Cleared for Take-off, written by innovation forecaster James Woudhuysen and commissioned by Amadeus, argues that only by embracing lean thinking in IT and removing processes that do not create value for the customer can the industry have more control over both, system complexity and costs.

In its purest sense, lean thinking is about cutting waste and removing inefficiency to increase effectiveness and customer value. The paper argues that by applying these principles to IT in the travel industry, firms can offer more varied and intelligible functionality to customers in ways that better meet their needs and improve the overall travel experience. At the same time, lean can free up resources that enable businesses to bring innovations into the market more rapidly.

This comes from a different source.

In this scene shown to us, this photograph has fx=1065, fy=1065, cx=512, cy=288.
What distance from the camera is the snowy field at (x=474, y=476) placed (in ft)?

Adopting lean thinking also means building drives for effectiveness on objective data, understanding the root conditions of problems, giving decision-making power to the people who actually execute IT processes and proactively interpreting customer data to improve value. Targets and management objectives in lean reflect the customer’s purpose, not the organisation’s prejudices, the study reiterates.

James Woudhuysen, the report’s author, commented: “The principles of lean, pioneered by the manufacturing industry in the 1980s, are now being applied to IT and operations within service-based industries. The idea is not only to cut waste and increase efficiency, but also, and even more importantly, to increase effectiveness and create real customer value.

“Passengers, travel providers and travel sellers expect travel IT to improve continually. They are accustomed to system stability online but also expect user interfaces to get better at anticipating their demand for particular kinds of travel. They want solutions delivered quickly and expect new applications that are reasonably priced. Lean thinking in IT has the power to organise much of this and transform the industry in the process.”

Wolfgang Krips, EVP, global operations, Amadeus, said: “Within global operations at Amadeus, we have recognised that lean thinking involves a shift in management style. It is no longer about directing people, as in a classic command-and-control production model, but rather about nurturing proactivity and reactivity to leverage the organisation’s brainpower. This means that we can achieve scale quickly as we work with our customers and partners to shape the future of travel.”